Terms: No term limits
Fees: 1% to 3% fee based on Invoice. Monthly Service fees may apply depending on the volume of invoices factored
Credit Standards: The credit of the Clients need to be favorable, NOT the business owner advancing off invoices.
Purchase Order Financing
Purchase Order financing allows businesses to raise capital to pay suppliers for verified purchase orders upfront. Purchase order financing advances cash to the business to complete the transaction. Suppliers will not ship purchases until they are paid so a Purchase order finance company can come in handy. The purchase order financing company collects payment for an order and will subtract their fees and then send the invoice balance to your business.
Terms: No term limits
Fees: 1% to 3% fee for each Purchase Order. Monthly Service fees depending on volume, may also apply.
Credit Profile: All parties need favorable business credit history, but all credits considered
Business Line of Credit
A Business line of credit operates like a credit card in that it is a revolving line of credit open up to a predetermined credit limit that charges interest for use. Funds can be drawn on demand when needed for quick purchases, jumping on a time-sensitive business opportunity or paying business expenses. Business lines of credit are not open-ended and require renewal or review by the financial institution that issued it either quarterly, semi-annually, 12, 18, 24, and even out to 36 months
Rates: 5.50% Interest Rates or treasury index plus 1% to 2.5%
Terms: Open revolving line
Fees: Origination Fees range from 0% to 3%
Payment: Monthly, Bi-Weekly, or Weekly
Credit Standards: Good to Excellent preferred. All types considered.
Short-Term Business Loans
Short-term business loans are defined as loans that are typically repaid within 6 to 24 months. This small business funding features a fixed amount lent, with a fixed term and fixed payment. Short-term business loans can be principal & interest rates or a "factor rate". This option is used when a business line of credit or traditional term loan is not an option. Although short-term small business loans cost more and the payments are more frequent to compensate for the greater risks, they are a great alternative. Short-term business loans have more lenient credit requirements and less documentation than traditional loans, therefore have higher approval rates.
Rates: Factor rates range from 1.09% up to 1.45%
Terms: 6 to 18 months in duration (typically 12 months or less)
Fees: 0% to 5% Origination Fees
Payments: Weekly, Bi-Weekly, and in some cases daily Monday-Friday
Credit Standards: All types considered
Resources and Tips On Strategies To Improve Cash Flow
The definition of preparation is "the action or process of making ready or being made ready for use or consideration." When it comes to business cash flow, being proactive is key. You should ensure you have the tools and correct information in real-time to evaluate your manufacturing business every day.
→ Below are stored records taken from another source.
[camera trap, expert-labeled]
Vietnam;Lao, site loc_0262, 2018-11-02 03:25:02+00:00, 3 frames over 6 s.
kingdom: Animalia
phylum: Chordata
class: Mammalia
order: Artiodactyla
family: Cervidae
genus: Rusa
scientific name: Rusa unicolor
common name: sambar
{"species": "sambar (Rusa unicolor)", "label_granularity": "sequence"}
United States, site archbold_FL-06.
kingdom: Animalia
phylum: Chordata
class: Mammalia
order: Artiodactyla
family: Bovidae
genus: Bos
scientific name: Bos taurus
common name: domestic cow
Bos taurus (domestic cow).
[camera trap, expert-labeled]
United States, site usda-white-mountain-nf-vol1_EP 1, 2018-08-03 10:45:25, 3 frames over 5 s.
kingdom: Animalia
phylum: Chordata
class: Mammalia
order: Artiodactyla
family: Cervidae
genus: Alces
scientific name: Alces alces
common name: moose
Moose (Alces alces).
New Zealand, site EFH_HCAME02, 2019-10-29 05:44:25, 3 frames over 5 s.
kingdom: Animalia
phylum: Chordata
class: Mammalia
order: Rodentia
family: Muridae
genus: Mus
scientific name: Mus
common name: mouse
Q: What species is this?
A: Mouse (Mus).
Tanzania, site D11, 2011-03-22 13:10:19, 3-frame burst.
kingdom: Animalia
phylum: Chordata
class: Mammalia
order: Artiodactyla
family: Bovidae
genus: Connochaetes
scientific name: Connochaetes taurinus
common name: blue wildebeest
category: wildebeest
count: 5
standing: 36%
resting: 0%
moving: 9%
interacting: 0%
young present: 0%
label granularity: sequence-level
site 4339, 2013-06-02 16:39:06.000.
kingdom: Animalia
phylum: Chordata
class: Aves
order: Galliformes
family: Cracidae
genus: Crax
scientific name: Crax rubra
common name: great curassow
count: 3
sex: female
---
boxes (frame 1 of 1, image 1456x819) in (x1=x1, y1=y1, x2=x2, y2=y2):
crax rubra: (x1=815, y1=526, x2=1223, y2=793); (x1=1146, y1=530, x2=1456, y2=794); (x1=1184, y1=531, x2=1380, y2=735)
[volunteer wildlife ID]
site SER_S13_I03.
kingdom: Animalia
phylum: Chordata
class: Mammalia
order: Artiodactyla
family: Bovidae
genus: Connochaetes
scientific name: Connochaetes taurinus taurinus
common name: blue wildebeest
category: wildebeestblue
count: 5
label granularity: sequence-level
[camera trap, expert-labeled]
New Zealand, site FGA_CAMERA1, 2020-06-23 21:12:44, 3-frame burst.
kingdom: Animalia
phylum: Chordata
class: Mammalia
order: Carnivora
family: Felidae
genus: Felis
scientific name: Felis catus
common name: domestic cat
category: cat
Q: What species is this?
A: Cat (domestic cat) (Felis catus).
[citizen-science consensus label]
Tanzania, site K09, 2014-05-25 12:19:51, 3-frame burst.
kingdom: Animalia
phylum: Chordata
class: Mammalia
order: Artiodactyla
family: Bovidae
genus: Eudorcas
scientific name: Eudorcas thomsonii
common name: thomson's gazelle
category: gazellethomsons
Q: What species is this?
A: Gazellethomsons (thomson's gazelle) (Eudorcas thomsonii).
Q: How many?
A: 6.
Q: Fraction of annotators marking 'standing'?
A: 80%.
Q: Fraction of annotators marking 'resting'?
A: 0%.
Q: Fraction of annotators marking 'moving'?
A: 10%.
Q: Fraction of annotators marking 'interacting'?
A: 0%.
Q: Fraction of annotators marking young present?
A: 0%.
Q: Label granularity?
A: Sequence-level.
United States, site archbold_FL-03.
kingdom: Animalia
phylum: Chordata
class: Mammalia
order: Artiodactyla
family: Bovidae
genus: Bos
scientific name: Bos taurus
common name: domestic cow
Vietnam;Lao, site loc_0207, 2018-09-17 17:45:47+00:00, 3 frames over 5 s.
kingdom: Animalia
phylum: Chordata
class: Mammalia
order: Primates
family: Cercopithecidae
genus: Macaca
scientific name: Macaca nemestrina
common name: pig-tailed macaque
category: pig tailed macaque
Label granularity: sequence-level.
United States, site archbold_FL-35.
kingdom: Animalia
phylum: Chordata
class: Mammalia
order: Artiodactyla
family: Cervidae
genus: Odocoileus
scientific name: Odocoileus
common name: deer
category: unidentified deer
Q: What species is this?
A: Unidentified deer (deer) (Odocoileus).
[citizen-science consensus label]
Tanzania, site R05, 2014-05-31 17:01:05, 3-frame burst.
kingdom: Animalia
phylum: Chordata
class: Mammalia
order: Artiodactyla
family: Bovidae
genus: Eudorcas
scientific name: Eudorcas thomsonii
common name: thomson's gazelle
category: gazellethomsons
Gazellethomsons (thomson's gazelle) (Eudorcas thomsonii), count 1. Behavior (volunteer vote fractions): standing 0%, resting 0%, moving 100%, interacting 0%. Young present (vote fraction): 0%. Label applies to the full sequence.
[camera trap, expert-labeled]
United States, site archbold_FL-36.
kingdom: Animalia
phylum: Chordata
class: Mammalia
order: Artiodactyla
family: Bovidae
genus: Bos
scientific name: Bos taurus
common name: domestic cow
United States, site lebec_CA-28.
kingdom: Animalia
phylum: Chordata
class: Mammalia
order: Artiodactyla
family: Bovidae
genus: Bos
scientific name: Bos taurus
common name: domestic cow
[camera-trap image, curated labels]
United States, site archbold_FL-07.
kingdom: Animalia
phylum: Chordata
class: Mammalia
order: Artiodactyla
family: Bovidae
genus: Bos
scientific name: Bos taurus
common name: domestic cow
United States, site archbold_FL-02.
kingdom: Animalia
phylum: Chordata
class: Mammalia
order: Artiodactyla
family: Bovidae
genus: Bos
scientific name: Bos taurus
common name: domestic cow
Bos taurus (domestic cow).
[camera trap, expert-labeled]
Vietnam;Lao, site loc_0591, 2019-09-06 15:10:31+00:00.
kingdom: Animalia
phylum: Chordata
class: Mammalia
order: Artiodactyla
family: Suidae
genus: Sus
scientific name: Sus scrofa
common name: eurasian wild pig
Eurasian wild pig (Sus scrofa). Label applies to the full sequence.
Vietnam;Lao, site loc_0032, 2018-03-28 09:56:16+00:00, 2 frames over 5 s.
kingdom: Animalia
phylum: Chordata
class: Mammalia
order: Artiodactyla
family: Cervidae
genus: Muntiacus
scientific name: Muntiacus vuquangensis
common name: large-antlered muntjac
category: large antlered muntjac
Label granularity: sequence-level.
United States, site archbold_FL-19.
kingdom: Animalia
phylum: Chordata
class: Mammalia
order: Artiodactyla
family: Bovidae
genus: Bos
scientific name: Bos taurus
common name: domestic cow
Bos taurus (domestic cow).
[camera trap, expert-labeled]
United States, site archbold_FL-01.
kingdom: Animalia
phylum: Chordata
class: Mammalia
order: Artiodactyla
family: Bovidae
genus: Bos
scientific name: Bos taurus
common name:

Invest in software and other measurements of your operation before your cash flow concerns occur, so you can take the appropriate informed steps and actions to solve your cash flow problems.
The ten strategies described in this article are a cash flow "stress test" of sorts, which really breaks down areas that should always be analyzed regularly. No stone should be left unturned when it comes to managing cash flow.